#### Given task
Copy every line of the listing below verbatim from start to finish, leaving the pictures out of your answer.

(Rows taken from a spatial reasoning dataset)
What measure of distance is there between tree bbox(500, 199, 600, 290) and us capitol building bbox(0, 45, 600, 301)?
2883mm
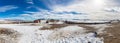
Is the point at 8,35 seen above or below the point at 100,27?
below

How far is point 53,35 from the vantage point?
742 cm

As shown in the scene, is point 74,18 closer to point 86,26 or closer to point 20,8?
point 86,26

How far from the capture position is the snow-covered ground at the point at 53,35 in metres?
7.01

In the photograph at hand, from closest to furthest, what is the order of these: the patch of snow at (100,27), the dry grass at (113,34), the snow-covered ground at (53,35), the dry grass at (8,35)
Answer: the dry grass at (113,34) → the snow-covered ground at (53,35) → the dry grass at (8,35) → the patch of snow at (100,27)

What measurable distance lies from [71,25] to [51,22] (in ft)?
2.27

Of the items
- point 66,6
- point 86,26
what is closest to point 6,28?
point 66,6

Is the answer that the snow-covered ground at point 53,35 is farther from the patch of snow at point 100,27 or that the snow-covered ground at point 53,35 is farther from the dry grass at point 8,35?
the patch of snow at point 100,27

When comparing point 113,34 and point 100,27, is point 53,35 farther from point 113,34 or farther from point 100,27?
point 113,34

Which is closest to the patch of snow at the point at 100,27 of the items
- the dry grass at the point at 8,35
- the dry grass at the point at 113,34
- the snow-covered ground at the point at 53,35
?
the dry grass at the point at 113,34

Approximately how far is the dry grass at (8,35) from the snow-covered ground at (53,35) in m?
0.18

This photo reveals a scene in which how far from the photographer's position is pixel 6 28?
7.84 metres

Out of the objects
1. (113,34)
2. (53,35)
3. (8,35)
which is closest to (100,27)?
(113,34)

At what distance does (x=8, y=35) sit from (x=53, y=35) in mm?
1482

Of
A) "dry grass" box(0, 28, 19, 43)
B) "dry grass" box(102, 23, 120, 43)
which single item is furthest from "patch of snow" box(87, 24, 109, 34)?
"dry grass" box(0, 28, 19, 43)
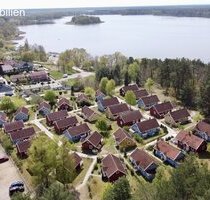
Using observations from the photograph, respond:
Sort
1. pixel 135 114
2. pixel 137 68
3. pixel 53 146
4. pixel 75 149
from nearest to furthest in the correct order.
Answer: pixel 53 146
pixel 75 149
pixel 135 114
pixel 137 68

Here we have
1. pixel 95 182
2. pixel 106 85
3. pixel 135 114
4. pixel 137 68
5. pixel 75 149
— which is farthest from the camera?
pixel 137 68

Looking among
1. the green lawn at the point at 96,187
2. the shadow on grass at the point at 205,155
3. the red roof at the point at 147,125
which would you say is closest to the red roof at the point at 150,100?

#### Reply to the exercise
What measure of distance is there between tree bbox(500, 199, 600, 290) and us capitol building bbox(0, 45, 600, 301)?
2883mm
Is the point at 8,35 seen above or below the point at 100,27?
below

How far is point 53,35 from the vantage point?
742 cm

As shown in the scene, is point 74,18 closer to point 86,26 or closer to point 20,8?
point 86,26

How far from the capture position is the snow-covered ground at the point at 53,35 in metres?
7.01

In the photograph at hand, from closest to furthest, what is the order of these: the patch of snow at (100,27), the dry grass at (113,34), the snow-covered ground at (53,35), the dry grass at (8,35)
Answer: the dry grass at (113,34) → the snow-covered ground at (53,35) → the dry grass at (8,35) → the patch of snow at (100,27)

What measurable distance lies from [71,25] to [51,22] (in ft)?
2.27

Of the items
- point 66,6
- point 86,26
what is closest to point 6,28?
point 66,6

Is the answer that the snow-covered ground at point 53,35 is farther from the patch of snow at point 100,27 or that the snow-covered ground at point 53,35 is farther from the dry grass at point 8,35?
the patch of snow at point 100,27

When comparing point 113,34 and point 100,27, is point 53,35 farther from point 113,34 or farther from point 100,27?
point 113,34

Which is closest to the patch of snow at the point at 100,27 of the items
- the dry grass at the point at 8,35
- the dry grass at the point at 113,34
- the snow-covered ground at the point at 53,35
?
the dry grass at the point at 113,34

Approximately how far is the dry grass at (8,35) from the snow-covered ground at (53,35) in m?
0.18

This photo reveals a scene in which how far from the photographer's position is pixel 6 28?
7.84 metres

Out of the objects
1. (113,34)
2. (53,35)
3. (8,35)
which is closest to (100,27)?
(113,34)

At what distance does (x=8, y=35) sit from (x=53, y=35) in mm?
1482

Of
A) "dry grass" box(0, 28, 19, 43)
B) "dry grass" box(102, 23, 120, 43)
which single item is furthest from "patch of snow" box(87, 24, 109, 34)?
"dry grass" box(0, 28, 19, 43)
Using observations from the photograph, respond:
Sort
1. pixel 135 114
2. pixel 137 68
3. pixel 53 146
4. pixel 75 149
from nearest to furthest in the correct order.
Answer: pixel 53 146
pixel 75 149
pixel 135 114
pixel 137 68

Here we have
1. pixel 95 182
2. pixel 106 85
3. pixel 135 114
4. pixel 137 68
5. pixel 75 149
— which is farthest from the camera?
pixel 137 68

Looking among
1. the green lawn at the point at 96,187
2. the shadow on grass at the point at 205,155
3. the red roof at the point at 147,125
which would you say is closest to the red roof at the point at 150,100?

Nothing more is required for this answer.